Entries on spatial positioning
= = = = =
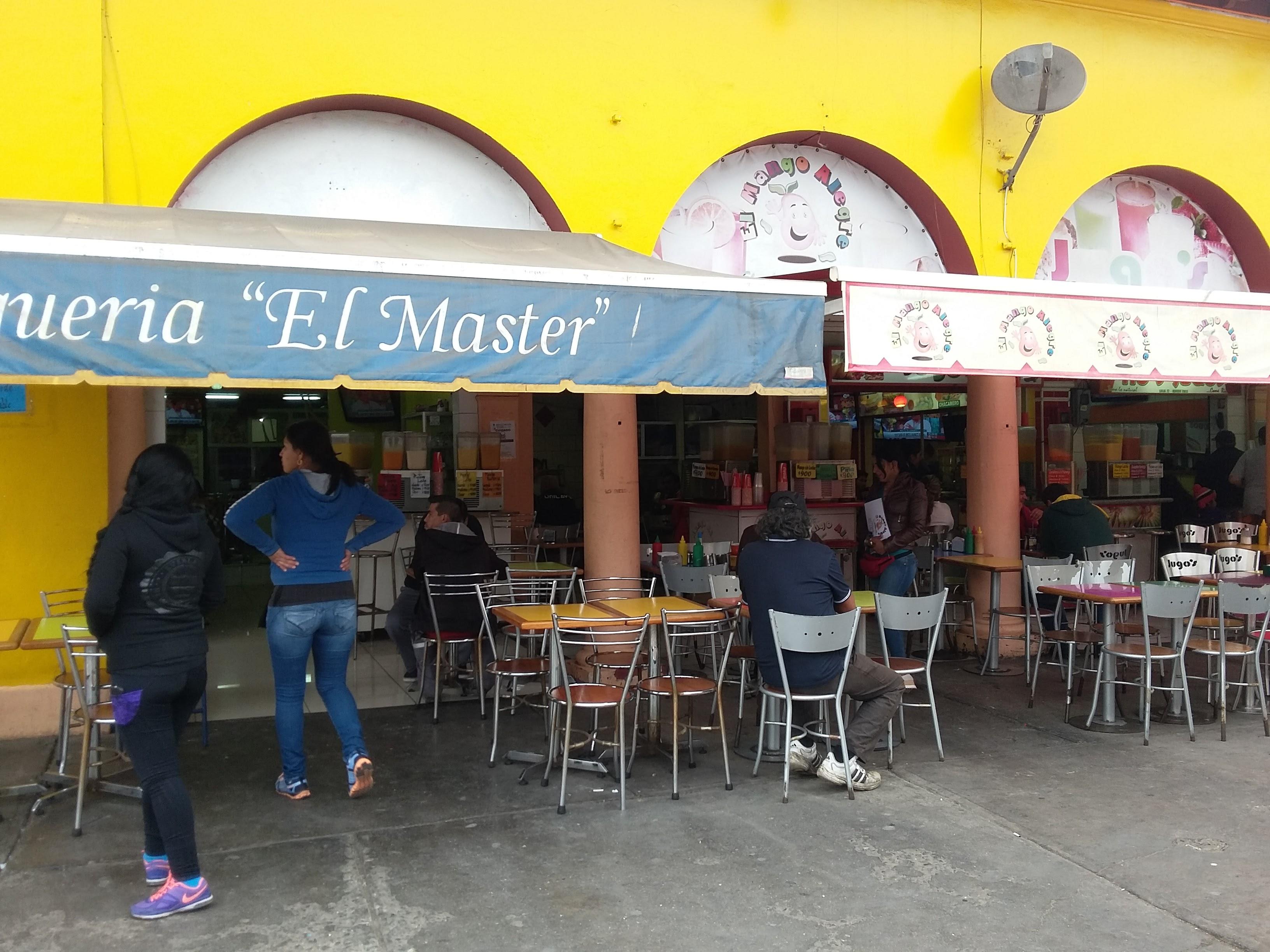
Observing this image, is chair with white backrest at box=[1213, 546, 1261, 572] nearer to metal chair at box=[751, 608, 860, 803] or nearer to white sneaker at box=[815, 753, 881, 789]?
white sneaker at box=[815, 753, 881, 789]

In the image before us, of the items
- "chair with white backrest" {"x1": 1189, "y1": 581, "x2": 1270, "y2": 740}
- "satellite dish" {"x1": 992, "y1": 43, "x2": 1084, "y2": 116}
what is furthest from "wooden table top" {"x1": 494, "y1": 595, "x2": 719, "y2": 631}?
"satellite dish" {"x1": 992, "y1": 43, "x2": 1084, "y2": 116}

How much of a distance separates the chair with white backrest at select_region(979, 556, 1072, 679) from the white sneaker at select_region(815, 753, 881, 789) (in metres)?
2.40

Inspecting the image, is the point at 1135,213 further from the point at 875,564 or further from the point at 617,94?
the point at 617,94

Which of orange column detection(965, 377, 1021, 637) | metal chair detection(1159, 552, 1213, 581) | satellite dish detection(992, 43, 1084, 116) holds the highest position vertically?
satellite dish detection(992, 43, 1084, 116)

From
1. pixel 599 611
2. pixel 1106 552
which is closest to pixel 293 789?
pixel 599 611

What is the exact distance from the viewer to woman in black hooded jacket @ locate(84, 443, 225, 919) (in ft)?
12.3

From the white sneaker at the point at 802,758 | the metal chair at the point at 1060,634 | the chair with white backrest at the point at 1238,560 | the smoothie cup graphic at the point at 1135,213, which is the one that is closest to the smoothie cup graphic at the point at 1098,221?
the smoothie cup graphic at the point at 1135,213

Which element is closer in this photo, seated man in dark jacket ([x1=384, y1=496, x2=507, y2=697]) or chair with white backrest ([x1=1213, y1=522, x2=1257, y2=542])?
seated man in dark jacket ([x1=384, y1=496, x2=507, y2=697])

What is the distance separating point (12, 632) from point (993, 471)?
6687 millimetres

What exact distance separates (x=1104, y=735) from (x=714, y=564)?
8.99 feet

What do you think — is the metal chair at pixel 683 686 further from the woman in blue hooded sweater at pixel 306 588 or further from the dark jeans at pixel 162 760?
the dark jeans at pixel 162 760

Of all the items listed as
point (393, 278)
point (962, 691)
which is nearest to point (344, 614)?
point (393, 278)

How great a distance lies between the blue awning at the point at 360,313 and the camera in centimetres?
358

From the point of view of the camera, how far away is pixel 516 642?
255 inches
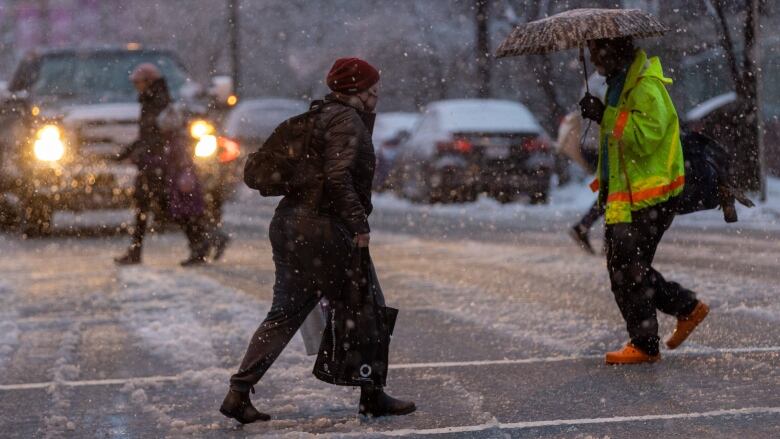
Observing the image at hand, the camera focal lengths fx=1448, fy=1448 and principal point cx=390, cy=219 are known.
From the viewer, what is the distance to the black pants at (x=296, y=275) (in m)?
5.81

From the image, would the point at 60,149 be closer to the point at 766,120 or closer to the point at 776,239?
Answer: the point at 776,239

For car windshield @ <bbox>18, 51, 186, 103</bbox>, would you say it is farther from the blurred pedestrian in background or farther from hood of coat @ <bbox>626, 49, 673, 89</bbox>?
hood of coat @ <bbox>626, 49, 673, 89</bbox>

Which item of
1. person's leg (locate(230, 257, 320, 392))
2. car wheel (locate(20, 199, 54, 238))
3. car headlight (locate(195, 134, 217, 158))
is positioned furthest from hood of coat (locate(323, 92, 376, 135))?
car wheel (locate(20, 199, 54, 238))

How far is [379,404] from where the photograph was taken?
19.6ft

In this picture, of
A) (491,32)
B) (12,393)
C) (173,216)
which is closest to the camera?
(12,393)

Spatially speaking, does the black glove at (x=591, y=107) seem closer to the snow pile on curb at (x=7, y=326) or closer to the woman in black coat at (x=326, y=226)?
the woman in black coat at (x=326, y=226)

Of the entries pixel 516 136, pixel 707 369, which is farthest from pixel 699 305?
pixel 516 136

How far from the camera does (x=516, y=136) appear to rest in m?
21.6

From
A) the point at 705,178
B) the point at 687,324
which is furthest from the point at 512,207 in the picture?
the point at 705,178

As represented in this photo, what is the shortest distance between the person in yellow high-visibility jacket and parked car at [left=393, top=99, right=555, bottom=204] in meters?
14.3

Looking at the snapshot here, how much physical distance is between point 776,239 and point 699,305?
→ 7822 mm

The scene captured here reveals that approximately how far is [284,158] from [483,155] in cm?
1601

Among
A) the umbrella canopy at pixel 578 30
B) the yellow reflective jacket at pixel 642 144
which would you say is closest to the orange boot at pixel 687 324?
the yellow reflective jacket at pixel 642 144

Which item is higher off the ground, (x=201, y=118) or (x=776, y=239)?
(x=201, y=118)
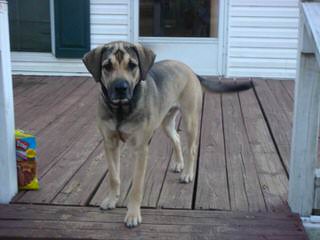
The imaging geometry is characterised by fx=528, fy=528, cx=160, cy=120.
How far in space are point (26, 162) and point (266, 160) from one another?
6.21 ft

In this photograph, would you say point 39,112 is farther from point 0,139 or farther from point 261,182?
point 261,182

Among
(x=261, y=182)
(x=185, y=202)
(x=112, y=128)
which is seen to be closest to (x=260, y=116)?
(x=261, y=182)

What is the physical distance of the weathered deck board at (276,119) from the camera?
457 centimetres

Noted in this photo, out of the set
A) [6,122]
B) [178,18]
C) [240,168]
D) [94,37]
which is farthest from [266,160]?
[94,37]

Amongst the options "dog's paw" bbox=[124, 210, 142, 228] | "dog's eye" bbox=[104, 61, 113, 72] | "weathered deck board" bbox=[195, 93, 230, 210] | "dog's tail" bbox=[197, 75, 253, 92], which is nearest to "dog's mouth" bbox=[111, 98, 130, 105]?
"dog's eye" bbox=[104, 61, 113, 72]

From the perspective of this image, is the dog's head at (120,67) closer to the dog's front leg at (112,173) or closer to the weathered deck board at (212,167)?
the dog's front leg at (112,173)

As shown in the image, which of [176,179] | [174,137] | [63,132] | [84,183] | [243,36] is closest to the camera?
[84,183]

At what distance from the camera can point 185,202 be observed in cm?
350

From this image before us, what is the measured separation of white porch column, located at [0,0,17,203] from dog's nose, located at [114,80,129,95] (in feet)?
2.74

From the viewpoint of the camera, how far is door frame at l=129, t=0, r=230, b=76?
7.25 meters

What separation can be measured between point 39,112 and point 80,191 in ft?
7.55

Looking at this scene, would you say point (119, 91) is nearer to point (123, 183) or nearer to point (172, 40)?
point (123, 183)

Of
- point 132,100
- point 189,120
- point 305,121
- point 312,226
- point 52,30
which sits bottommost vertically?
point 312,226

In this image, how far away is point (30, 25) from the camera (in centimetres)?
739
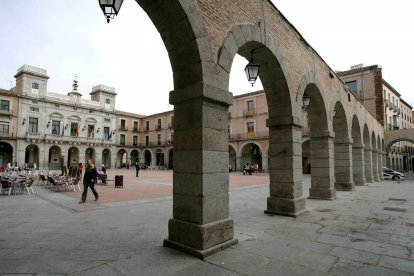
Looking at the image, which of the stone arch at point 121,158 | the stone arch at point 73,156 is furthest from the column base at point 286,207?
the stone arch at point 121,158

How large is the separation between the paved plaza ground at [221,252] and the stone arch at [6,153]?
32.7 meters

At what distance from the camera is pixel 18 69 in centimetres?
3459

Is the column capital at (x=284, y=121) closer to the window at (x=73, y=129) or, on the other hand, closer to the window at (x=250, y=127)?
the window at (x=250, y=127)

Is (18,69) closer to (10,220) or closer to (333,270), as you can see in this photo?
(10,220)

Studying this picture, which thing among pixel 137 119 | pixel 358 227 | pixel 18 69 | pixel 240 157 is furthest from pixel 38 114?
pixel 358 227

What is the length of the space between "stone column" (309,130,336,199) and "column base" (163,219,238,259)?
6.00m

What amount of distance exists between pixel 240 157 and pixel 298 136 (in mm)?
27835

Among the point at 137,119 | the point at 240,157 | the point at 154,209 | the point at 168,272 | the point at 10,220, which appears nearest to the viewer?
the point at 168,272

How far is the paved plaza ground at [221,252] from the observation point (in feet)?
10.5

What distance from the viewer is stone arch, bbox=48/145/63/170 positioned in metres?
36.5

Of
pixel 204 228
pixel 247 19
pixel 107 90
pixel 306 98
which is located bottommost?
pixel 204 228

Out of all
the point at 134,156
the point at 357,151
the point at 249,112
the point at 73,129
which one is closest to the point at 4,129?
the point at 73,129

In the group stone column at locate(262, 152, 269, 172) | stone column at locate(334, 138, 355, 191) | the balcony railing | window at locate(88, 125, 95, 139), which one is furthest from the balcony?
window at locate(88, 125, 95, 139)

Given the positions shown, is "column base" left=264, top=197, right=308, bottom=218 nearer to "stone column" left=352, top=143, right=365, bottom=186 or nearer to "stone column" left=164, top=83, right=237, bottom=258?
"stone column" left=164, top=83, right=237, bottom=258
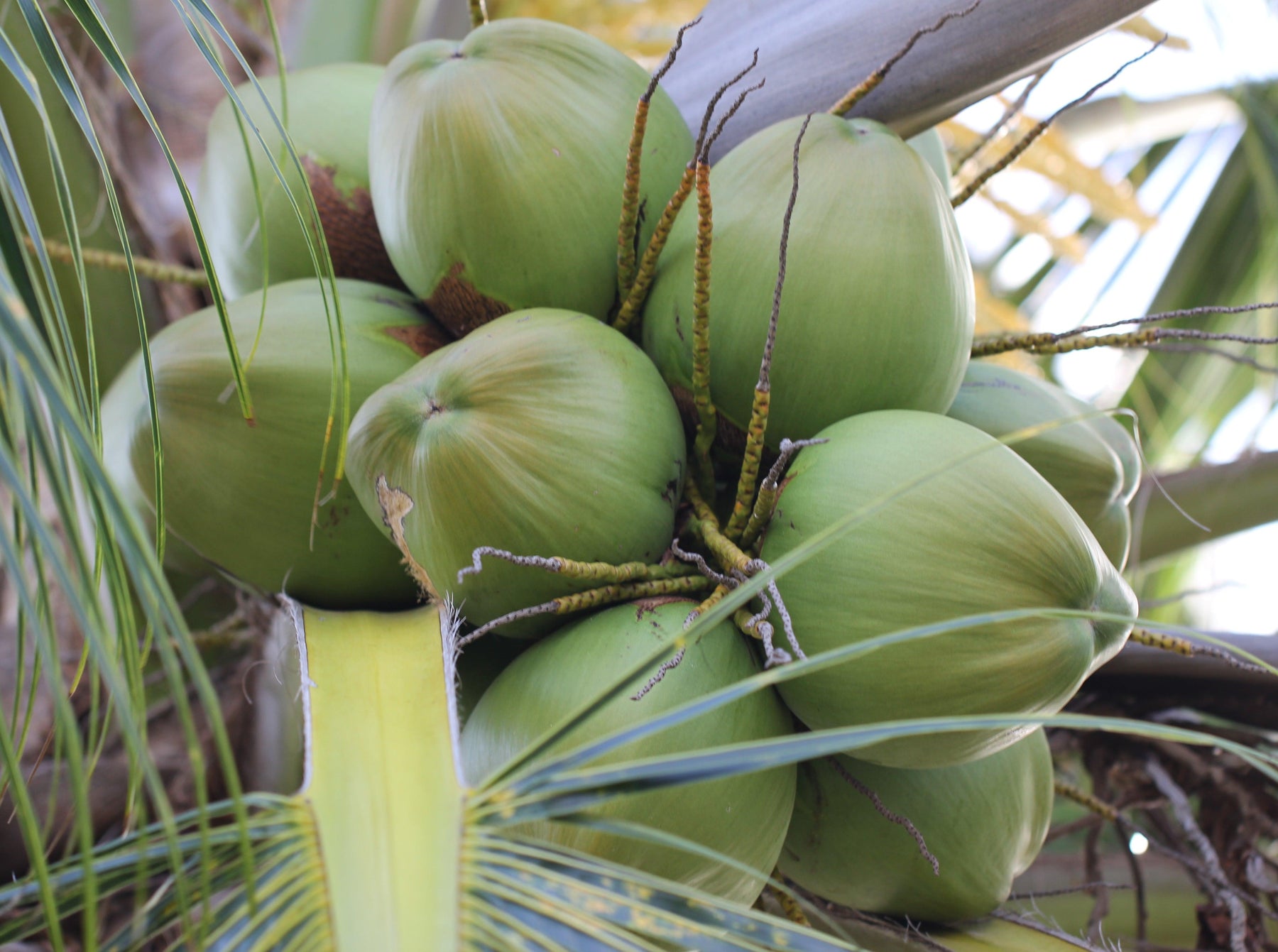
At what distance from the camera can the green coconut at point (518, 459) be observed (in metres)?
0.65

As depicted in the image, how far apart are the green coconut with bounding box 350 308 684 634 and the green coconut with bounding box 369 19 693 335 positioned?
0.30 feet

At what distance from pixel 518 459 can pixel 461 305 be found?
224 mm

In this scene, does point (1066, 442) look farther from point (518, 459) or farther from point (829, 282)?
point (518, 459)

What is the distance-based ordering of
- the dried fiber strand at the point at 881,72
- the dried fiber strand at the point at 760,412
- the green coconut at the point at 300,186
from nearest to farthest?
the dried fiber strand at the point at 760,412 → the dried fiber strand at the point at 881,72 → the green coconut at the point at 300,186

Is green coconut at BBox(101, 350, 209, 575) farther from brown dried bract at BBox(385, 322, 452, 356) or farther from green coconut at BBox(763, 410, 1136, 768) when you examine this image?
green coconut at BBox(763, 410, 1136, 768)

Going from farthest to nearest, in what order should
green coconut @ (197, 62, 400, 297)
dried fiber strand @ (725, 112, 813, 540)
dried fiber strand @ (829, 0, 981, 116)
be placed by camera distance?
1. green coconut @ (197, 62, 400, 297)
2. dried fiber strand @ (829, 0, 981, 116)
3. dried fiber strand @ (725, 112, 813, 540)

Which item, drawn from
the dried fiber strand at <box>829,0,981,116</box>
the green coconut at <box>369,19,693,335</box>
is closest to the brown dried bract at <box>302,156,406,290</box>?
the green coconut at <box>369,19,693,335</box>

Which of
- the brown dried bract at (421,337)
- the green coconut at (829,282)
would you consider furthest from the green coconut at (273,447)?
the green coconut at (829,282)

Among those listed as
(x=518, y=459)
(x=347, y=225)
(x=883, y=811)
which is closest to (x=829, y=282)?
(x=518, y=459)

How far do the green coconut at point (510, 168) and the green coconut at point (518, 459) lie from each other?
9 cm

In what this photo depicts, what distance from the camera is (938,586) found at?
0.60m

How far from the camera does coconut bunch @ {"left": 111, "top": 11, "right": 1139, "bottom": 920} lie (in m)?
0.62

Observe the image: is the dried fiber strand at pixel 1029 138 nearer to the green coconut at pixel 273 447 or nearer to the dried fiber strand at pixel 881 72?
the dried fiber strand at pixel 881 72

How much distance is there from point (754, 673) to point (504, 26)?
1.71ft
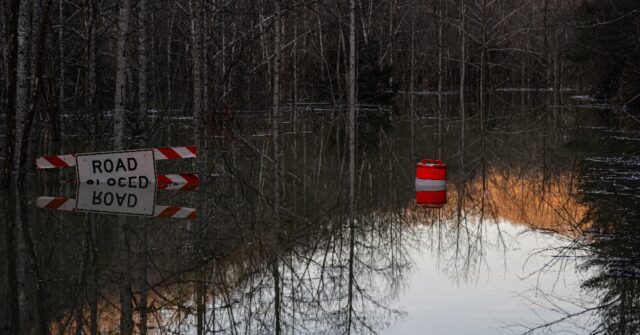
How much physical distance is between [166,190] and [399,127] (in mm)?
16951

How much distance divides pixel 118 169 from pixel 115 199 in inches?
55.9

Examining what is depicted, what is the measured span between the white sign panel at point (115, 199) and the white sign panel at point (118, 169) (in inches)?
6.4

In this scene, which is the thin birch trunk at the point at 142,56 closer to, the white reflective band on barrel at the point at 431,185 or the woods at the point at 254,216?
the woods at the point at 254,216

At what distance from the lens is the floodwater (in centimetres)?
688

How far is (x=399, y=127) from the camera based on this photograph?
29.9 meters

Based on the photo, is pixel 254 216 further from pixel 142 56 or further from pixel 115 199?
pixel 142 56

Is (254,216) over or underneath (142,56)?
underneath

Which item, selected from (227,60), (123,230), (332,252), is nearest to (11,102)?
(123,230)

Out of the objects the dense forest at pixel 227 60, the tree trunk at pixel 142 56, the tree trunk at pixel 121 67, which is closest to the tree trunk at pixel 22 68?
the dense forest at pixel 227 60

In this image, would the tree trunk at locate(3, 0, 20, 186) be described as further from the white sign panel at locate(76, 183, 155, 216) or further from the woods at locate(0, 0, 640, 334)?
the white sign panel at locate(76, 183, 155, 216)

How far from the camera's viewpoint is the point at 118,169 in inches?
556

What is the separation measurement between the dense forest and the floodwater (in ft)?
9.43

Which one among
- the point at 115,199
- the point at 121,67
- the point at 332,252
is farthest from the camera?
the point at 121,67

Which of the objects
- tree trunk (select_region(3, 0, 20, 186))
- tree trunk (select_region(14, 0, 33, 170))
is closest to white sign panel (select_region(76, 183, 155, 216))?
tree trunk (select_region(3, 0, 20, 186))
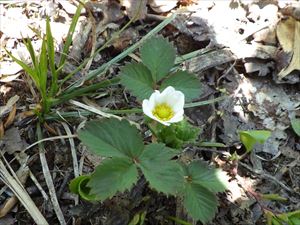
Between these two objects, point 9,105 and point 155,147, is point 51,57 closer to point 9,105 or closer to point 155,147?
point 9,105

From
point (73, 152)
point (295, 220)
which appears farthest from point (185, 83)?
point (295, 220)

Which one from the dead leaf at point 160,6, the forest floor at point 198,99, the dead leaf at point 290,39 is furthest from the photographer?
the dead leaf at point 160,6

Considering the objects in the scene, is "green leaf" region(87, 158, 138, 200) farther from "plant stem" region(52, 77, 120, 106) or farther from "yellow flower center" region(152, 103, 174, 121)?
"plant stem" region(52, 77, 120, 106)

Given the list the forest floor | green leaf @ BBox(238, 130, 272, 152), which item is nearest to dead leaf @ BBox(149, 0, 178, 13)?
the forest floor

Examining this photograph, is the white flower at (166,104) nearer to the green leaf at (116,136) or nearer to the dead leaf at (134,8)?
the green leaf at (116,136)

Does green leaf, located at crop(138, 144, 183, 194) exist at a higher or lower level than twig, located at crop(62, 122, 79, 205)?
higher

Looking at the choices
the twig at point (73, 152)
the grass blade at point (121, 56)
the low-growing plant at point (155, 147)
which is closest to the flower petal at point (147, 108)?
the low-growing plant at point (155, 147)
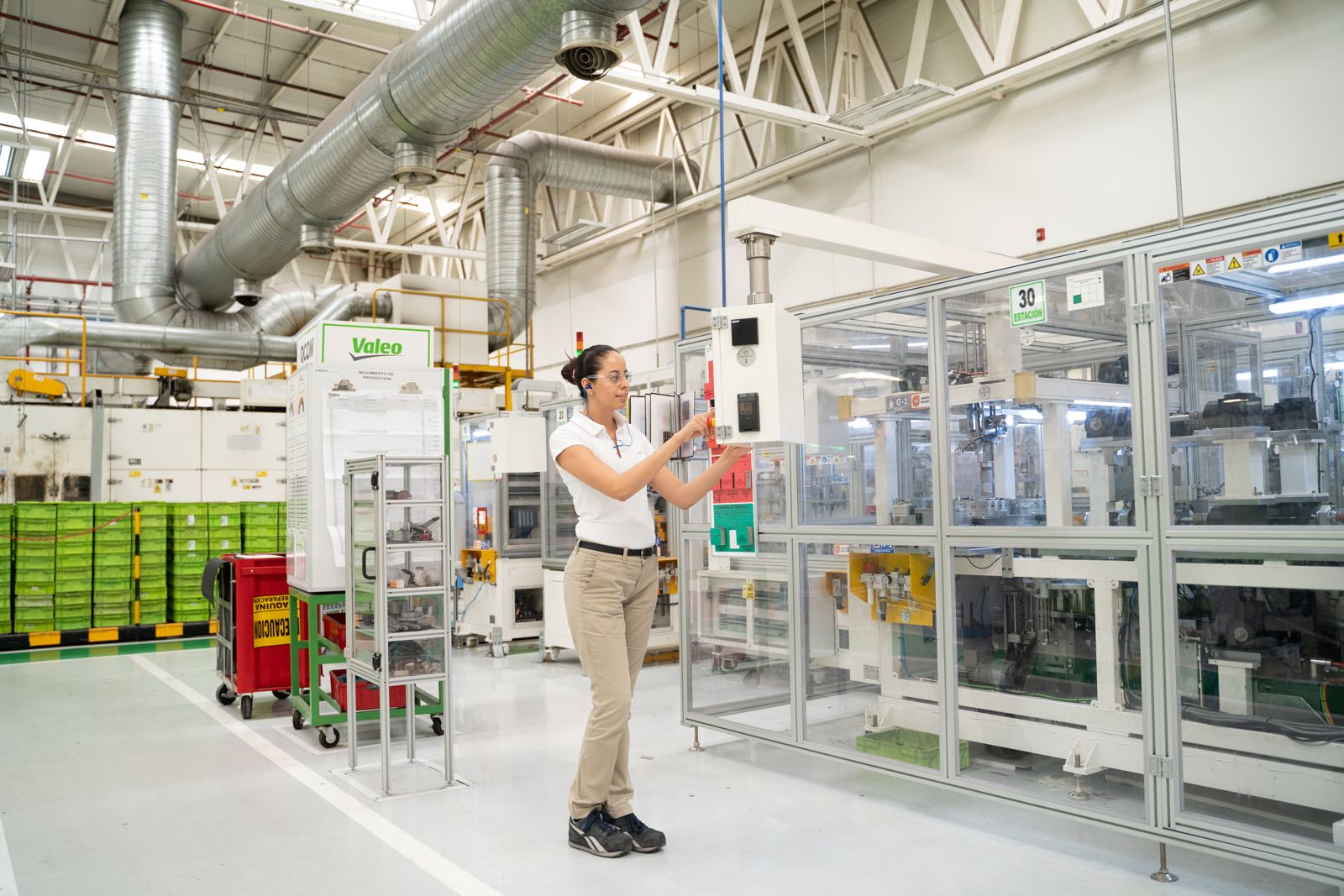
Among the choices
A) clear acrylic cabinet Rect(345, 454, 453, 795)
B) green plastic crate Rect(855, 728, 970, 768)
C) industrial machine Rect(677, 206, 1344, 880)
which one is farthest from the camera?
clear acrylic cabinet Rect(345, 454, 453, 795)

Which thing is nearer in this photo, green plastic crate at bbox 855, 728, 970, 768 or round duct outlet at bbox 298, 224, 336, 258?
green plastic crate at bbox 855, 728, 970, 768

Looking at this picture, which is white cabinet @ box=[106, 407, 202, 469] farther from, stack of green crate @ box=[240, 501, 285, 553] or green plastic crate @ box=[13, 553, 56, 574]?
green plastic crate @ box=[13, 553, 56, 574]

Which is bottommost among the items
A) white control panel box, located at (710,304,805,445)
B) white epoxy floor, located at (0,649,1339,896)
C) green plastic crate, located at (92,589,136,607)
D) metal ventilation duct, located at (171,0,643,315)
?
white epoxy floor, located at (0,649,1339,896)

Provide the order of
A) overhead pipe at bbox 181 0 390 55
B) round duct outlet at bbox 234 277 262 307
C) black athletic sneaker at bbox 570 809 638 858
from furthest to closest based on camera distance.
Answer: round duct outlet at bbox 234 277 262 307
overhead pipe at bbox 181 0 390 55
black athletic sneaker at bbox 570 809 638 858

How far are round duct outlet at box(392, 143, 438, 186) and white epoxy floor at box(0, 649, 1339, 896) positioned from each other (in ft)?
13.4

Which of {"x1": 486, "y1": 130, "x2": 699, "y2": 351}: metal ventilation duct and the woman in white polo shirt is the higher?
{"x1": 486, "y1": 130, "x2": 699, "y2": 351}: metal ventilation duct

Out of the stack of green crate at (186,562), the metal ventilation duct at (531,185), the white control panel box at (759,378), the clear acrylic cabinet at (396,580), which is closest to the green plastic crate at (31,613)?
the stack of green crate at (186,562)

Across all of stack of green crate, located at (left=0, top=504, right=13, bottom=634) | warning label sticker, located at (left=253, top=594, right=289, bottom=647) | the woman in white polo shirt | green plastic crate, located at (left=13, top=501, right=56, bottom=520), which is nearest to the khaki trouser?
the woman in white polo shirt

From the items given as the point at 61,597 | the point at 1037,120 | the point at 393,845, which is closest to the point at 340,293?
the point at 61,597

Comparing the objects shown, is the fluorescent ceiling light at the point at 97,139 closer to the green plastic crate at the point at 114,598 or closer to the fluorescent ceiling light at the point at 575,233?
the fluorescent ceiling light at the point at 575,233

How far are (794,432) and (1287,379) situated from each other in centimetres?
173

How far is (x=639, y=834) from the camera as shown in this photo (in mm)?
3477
= = = = =
Aim
Exactly reproduce the lines from the one containing "How far are round" through the end of the records, and only those lines.

Finished exercise
How far are round duct outlet at box(392, 143, 438, 186) and white epoxy floor at box(0, 649, 1339, 896) positioned from each other (in ft)?
13.4

Which of {"x1": 486, "y1": 130, "x2": 699, "y2": 351}: metal ventilation duct and the woman in white polo shirt is the higher?
{"x1": 486, "y1": 130, "x2": 699, "y2": 351}: metal ventilation duct

Out of the stack of green crate at (186,562), the metal ventilation duct at (531,185), the white control panel box at (759,378), the clear acrylic cabinet at (396,580), which is closest to the green plastic crate at (31,613)?
the stack of green crate at (186,562)

Across all of stack of green crate, located at (left=0, top=504, right=13, bottom=634) | warning label sticker, located at (left=253, top=594, right=289, bottom=647) | the woman in white polo shirt | green plastic crate, located at (left=13, top=501, right=56, bottom=520), which is nearest to the khaki trouser?
the woman in white polo shirt

From the items given as the point at 61,597 | the point at 1037,120 | the point at 393,845, which is closest to the point at 340,293?
the point at 61,597

Comparing the objects shown, is the fluorescent ceiling light at the point at 97,139 closer to the green plastic crate at the point at 114,598 or closer to the fluorescent ceiling light at the point at 575,233?
the fluorescent ceiling light at the point at 575,233

How far are (794,432) and (1287,379) situated from each other in centimetres?
173

How far is (x=639, y=834) from the camera as shown in this photo (in mm)?
3477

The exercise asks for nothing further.